What you will do
Copy out everything from the start of the records down to the line containing "5. pixel 210 250", including both ends, with every line unchanged.
— START OF Supplied information —
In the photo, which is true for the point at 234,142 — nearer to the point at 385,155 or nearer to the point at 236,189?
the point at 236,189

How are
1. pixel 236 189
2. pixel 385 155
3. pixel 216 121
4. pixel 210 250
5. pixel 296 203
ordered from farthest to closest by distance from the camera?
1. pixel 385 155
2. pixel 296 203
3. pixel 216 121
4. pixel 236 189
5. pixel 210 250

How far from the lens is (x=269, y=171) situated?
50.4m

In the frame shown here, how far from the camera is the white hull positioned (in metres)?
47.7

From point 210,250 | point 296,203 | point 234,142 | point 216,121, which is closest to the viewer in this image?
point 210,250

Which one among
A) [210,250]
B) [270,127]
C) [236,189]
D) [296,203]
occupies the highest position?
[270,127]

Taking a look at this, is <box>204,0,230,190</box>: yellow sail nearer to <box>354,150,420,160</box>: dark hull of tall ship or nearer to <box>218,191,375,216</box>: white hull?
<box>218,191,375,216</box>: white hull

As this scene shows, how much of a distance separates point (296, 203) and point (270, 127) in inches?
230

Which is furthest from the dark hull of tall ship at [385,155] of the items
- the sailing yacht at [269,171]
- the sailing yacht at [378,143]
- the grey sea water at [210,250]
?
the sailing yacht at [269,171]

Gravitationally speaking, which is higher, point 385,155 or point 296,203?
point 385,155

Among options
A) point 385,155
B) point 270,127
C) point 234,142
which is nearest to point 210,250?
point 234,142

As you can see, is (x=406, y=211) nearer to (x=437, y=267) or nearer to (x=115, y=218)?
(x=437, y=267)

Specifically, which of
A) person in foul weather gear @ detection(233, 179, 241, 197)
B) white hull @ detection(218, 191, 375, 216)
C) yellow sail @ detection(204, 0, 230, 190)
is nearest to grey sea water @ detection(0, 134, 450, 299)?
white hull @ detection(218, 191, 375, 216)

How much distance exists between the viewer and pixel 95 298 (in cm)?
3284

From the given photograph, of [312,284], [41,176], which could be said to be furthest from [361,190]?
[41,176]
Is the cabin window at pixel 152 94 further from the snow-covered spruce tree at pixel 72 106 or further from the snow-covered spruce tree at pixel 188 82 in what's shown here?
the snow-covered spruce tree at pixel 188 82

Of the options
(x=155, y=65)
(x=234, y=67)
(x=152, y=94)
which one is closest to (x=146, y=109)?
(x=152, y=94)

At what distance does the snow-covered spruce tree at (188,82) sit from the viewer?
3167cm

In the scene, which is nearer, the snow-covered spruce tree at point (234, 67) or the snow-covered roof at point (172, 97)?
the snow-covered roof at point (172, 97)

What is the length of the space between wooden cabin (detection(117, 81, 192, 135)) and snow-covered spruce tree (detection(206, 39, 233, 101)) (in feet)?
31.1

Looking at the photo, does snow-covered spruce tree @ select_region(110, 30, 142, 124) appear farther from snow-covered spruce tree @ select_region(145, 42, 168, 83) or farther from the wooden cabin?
— END OF Supplied information —
Reply
In the photo, which is true for the point at 234,142 — nearer to the point at 385,155 or nearer to the point at 236,189?
the point at 236,189

How are
1. pixel 236 189
2. pixel 385 155
3. pixel 216 121
4. pixel 210 250
5. pixel 296 203
ordered from farthest to closest by distance from the camera?
1. pixel 385 155
2. pixel 296 203
3. pixel 216 121
4. pixel 236 189
5. pixel 210 250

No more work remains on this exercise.